1 August 2025 – 1 August 2026

Project summary:

This project aims to conduct a comprehensive genetic study of 30 patients diagnosed with Interstitial Lung Disease (ILD), specifically Idiopathic pulmonary fibrosis (IPF) in a tertiary care hospital in Bangladesh. Idiopathic pulmonary fibrosis (IPF) is a chronic and progressive lung disease influenced by genetic and environmental factors. Advances in genetic research, such as genome-wide association studies and whole-genome sequencing, have expanded our understanding of IPF’s genetic complexity. Utilizing Whole Exome Sequencing (WES) from blood samples, the study will explore widely recognized and well-studied genes that have shown potential roles in IPF pathogenesis. This study aims at individuals>18 years old with a confirmed diagnosis of IPF. This genetic analysis will not only provide insights into the genetic patterns specific to the Bangladeshi population but also contribute novel data to the growing body of knowledge regarding IPF in the Asia-Pacific region. It will lay the foundation for a broader, more extensive genetic study that could have significant clinical implications for the future management and treatment of IPF in this region.

In the context of a pilot study, WES is a more viable approach, as it allows researchers to focus on the most relevant parts of the genome without the high expense and data complexity of WGS. Many of the known genetic variants associated with IPF are located within the coding regions of genes. WES provides sufficient depth and resolution to capture these variants accurately, which may not be as effectively identified through other NGS methods that focus on non-coding regions.
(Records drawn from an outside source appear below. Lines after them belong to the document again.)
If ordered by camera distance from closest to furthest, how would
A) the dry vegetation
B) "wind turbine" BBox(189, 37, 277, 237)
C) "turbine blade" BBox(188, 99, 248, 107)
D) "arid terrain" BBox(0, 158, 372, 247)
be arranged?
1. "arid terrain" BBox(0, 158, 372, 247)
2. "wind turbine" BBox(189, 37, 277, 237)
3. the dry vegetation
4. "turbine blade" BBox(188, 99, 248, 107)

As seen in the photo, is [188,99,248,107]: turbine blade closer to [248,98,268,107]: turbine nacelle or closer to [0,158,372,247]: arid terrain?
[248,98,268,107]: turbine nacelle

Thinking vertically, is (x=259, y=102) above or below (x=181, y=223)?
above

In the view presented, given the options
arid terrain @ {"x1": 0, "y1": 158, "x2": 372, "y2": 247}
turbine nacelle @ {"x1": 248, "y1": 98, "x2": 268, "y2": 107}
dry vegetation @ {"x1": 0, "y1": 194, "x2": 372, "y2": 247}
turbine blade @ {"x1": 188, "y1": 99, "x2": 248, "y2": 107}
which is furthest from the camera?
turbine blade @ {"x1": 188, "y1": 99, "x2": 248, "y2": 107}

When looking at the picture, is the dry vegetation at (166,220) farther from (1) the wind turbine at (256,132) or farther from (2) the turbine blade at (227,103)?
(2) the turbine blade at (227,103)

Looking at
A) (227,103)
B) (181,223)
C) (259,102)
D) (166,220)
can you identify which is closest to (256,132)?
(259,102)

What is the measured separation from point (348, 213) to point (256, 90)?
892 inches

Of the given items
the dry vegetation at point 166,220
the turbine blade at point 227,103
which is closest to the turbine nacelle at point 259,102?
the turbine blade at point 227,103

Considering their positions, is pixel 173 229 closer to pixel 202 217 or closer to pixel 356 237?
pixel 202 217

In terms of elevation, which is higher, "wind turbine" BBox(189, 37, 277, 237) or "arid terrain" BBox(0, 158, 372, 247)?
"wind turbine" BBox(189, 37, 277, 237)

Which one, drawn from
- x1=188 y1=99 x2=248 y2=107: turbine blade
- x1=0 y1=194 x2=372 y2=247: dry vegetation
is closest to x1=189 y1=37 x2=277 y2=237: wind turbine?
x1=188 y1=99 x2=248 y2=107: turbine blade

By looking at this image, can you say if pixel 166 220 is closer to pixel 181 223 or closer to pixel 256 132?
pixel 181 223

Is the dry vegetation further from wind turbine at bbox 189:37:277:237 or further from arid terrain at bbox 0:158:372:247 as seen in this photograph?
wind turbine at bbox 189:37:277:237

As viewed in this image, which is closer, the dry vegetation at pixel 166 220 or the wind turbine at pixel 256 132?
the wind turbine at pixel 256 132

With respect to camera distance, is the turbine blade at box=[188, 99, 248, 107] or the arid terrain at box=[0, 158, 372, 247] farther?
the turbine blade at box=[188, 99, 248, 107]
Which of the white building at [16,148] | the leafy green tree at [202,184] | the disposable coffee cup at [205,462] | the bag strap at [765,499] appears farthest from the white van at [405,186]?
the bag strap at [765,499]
This makes it easier to focus on the most relevant variants associated with IPF, facilitating faster insights for clinical and research applications.
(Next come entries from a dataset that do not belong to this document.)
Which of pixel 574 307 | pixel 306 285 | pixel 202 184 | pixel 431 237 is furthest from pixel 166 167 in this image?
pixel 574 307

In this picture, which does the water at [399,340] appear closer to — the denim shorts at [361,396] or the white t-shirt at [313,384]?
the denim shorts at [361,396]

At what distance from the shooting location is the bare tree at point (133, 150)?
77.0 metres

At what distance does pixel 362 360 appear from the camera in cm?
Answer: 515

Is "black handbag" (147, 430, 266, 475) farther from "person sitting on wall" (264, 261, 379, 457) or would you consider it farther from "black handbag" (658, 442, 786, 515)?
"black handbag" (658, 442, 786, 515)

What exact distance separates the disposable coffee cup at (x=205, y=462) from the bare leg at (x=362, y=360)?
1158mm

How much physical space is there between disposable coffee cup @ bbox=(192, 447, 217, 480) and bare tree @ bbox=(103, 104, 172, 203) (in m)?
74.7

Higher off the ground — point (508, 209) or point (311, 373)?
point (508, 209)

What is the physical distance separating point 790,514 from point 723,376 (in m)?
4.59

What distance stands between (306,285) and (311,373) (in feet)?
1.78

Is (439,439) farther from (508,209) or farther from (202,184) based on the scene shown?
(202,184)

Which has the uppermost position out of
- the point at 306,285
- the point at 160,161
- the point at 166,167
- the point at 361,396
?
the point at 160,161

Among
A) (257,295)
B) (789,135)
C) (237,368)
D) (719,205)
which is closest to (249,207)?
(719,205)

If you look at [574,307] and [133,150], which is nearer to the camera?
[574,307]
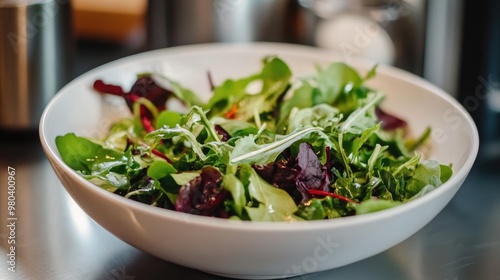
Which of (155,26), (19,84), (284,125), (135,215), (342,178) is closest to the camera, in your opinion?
(135,215)

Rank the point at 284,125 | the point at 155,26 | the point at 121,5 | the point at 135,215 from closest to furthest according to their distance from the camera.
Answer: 1. the point at 135,215
2. the point at 284,125
3. the point at 155,26
4. the point at 121,5

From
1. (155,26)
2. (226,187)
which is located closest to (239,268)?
(226,187)

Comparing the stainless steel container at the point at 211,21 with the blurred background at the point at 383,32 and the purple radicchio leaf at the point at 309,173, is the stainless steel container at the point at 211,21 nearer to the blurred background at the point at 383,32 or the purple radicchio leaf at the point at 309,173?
the blurred background at the point at 383,32

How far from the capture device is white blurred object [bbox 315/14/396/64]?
3.69 feet

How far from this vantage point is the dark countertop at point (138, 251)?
2.61ft

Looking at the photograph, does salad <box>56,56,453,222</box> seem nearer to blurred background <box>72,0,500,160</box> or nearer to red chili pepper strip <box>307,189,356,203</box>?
red chili pepper strip <box>307,189,356,203</box>

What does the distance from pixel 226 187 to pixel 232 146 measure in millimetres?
79

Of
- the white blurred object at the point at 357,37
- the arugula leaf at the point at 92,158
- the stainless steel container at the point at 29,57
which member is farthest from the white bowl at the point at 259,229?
the white blurred object at the point at 357,37

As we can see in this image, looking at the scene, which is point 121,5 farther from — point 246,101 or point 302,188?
point 302,188

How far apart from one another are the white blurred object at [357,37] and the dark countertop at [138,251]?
0.77 feet

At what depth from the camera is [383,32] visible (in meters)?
1.13

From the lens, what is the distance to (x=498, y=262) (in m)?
0.83

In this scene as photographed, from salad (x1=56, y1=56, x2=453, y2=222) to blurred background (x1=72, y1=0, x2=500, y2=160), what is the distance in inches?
5.8

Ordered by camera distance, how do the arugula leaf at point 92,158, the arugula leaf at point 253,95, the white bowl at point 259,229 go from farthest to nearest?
the arugula leaf at point 253,95, the arugula leaf at point 92,158, the white bowl at point 259,229
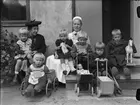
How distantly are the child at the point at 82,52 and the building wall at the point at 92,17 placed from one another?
53.1 inches

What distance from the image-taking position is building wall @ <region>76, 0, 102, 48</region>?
6977 millimetres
By identifying genetic variants that are significant to this population, the study has the potential to improve the understanding of disease progression, guide treatment protocols, and define clinical outcomes, prognoses, and disease courses in IPF. Hopefully, it will guide to make genetic study of IPF more easily accessible for a larger number of the population in the near future allowing for more personalized and targeted therapeutic interventions. Moreover, it will offer a framework for genetic counseling for ILD patients, enabling them to make informed decisions about their health and future care.